A juíza Maria Angélica Carrard Benites explicou que encaminhou o processo para a Justiça Restaurativa motivada pela “possibilidade de mudar a perspectiva de vida”. “Mais do que uma confissão, que é requisito do acordo de não persecução penal, houve uma tomada de consciência”, afirmou. “Em princípio, tive dificuldade de compreender de que forma a Justiça Restaurativa poderia ser aplicada no juízo criminal, em que a legalidade é tão valorizada. Depois percebi que esses conceitos não se misturam, mas que aquilo que a Justiça Restaurativa constrói pode servir de base para um Acordo de Não Persecução Penal, por exemplo, dando-lhe muito mais sentido.”

Antes da audiência, Dulce se mostrava confiante. “Para a audiência, vou muito mais serena e tranquila. Vou levar só coisas boas disso. Não me penalizo tanto quanto antes, compreendo melhor o processo. Gostaria que mais pessoas pudessem conhecer a Justiça Restaurativa, faço acompanhamento psicológico, mas era muito bom participar dos encontros. O tempo passava voando e eu me sentia mais eu mesma.”

Mudança de paradigma

A juíza federal Catarina Volkart Pinto, coordenadora do Núcleo de Justiça Restaurativa da 4ª Região, considera o caso “paradigmático, não só por ser o primeiro acordo de não persecução penal alinhavado por procedimento restaurativo, mas porque essa possibilidade foi vislumbrada a partir de uma ação cível, devido ao olhar atento e cuidadoso dos servidores e mediadores que lá estavam atuando”. “Esse caso demonstra a importância de formação ampla dos facilitadores, nas mais variadas metodologias de conciliação, mediação e Justiça Restaurativa, para tratamento adequado dos conflitos. Ver esse acordo finalizado, a partir de procedimento restaurativo, é muito animador. Torna concreta a política institucional de Justiça Restaurativa.”

A magistrada ressaltou que “um dos grandes obstáculos que temos para implantação da Justiça Restaurativa é que ela traz um novo olhar acerca do conflito, das relações humanas e da nossa relação com o ambiente em que estamos. É uma visão totalmente diferente daquela a que estamos acostumados dentro do Judiciário. E, como toda mudança, provoca inquietações. É importante frisar, no entanto, que a Justiça Restaurativa não pretende substituir o sistema tradicional, mas sim ampliar o paradigma com que vemos os conflitos”.

“A Justiça Restaurativa é uma justiça valorativa e relacional. Por isso, quando nós, servidores e magistrados, passamos a entender a Justiça Restaurativa como uma nova forma de nos relacionarmos, há uma transformação pessoal também. A Justiça Restaurativa não se aplica sobre os outros; ela pressupõe horizontalidade e partilha de poder. Entender isso muda a forma com que nos relacionamos”, explicou a juíza sobre as mudanças causadas nos atores envolvidos nos processos onde a Justiça Restaurativa está presente.

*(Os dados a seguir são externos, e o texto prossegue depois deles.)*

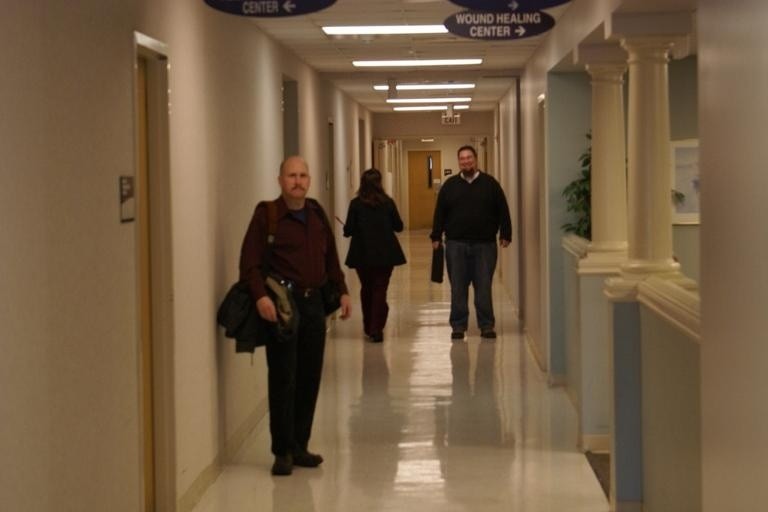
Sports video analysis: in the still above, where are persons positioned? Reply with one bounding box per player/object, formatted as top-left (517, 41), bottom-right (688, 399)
top-left (238, 154), bottom-right (353, 475)
top-left (348, 339), bottom-right (412, 500)
top-left (268, 467), bottom-right (324, 511)
top-left (429, 144), bottom-right (513, 339)
top-left (342, 168), bottom-right (408, 343)
top-left (432, 336), bottom-right (517, 510)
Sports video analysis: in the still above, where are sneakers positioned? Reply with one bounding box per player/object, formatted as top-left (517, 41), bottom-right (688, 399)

Já a juíza Maria Angélica Carrard Benites destacou os resultados dessa mudança de paradigma. “O que eu sinto é que, pela perspectiva da Justiça Restaurativa, tudo ganha mais significado: a pessoa que é acusada tem a oportunidade de trazer a sua realidade à tona, e de, com a ajuda de pessoas treinadas, ela mesma ter uma compreensão diferente dos fatos. Isso reforça a responsabilidade do acusado pelos seus atos, e acaba pacificando as suas relações em diversos níveis, o que, por consequência, gera, em maior escala, a pacificação social. Então, temos um ganho importante em relação ao processo tradicional, que é o maior alcance da solução do conflito, seja na profundidade com que atinge o próprio acusado, seja nas reverberações produzidas no meio social em que ele está inserido.”